Cottoncandy trading range for the day is 52670-53270 - Kedia Advisory

Gold
Gold prices dipped 0.14%, closing at Rs.88,602, driven by profit booking after hitting record highs. Market attention shifted towards the U.S. Federal Reserve's decision to hold rates steady at 4.25%-4.5%, while signaling slower economic growth and rising inflation — with expectations of two rate cuts in 2025. Meanwhile, geopolitical tensions escalated with the resumption of conflict in Israel after strikes on Gaza, adding uncertainty. China's gold market remained strong, backed by record ETF inflows in February and central bank purchases for the fourth consecutive month, pushing official reserves to 2,290 tonnes — 5.9% of total forex reserves. Jewelry demand in China is expected to recover alongside the improving economy. In India, high prices weighed on demand, leading to the widest discounts in 8 months — reaching $39/oz compared to $10-$21 last week. February gold imports are projected to plummet 85%, marking the lowest in 20 years. The World Gold Council forecasts 2025 consumption between 700-800 tonnes, down from 2024’s 802.8 tonnes — a 9-year peak — mainly due to weaker jewelry demand, though investment demand (ETFs, digital gold, coins, and bars) remains resilient. Technical outlook shows long liquidation, with open interest falling 5.37% to 13,263 contracts. Support is seen at Rs.88,355, with a break below testing Rs.88,105. On the upside, resistance sits at ?88,935, and a breakout may push prices to Rs.89,265.
Trading Ideas:
* Gold trading range for the day is 88105-89265.

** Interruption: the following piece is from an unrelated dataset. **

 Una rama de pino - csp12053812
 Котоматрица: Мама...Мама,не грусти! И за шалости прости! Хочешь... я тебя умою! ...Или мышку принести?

* Gold eased as some profit-booking kicked in after prices scaled a record peak.
* The Fed keep the funds rate unchanged at 4.25%-4.5%, but signaled expectations of slower economic growth
* Conflict in the Israel has resumed after attacks on the Gaza Strip.
Silver
Silver prices declined 1.33%, closing at Rs.99,924, driven by profit booking ahead of key central bank decisions. The Bank of Japan maintained its 0.50% interest rate, aligning with market forecasts and citing concerns over potential fallout from U.S. tariff policies. Meanwhile, Euro Area inflation cooled to 2.3% in February 2025, slightly below the initial 2.4% estimate, easing from January’s 2.5%. Comex silver inventories hit a record 403.2 million ounces by February 27, reflecting rising stockpiles amid volatile price action. Hecla Mining, the largest U.S. silver producer, reported a 13% rise in 2024 silver output, totaling 16.2 million ounces — its second-highest production in 134 years. Despite this, the silver market is set to experience a supply deficit for the fifth consecutive year in 2025, though the gap is projected to shrink 19% to 149 million ounces — still a historically significant shortfall. Global silver demand is forecast to hold steady at 1.2 billion ounces, driven by 3% growth in industrial fabrication, especially from green economy sectors. Silver physical investment is also expected to rise 3%, fueled by stronger demand from Europe and North America. However, jewelry demand is set to drop 6%, largely due to India’s price-driven pullback. Technically, silver remains in long liquidation, with open interest dropping 3.58% to 22,417 contracts. Support is seen at Rs.99,280, with a break below potentially testing Rs.98,640. Resistance stands at Rs.101,015, and a push beyond could see prices test Rs.102,110.
Trading Ideas:
* Silver trading range for the day is 98640-102110.
* Silver dropped on profit booking ahead of a major central bank’s monetary policy meeting conclusion.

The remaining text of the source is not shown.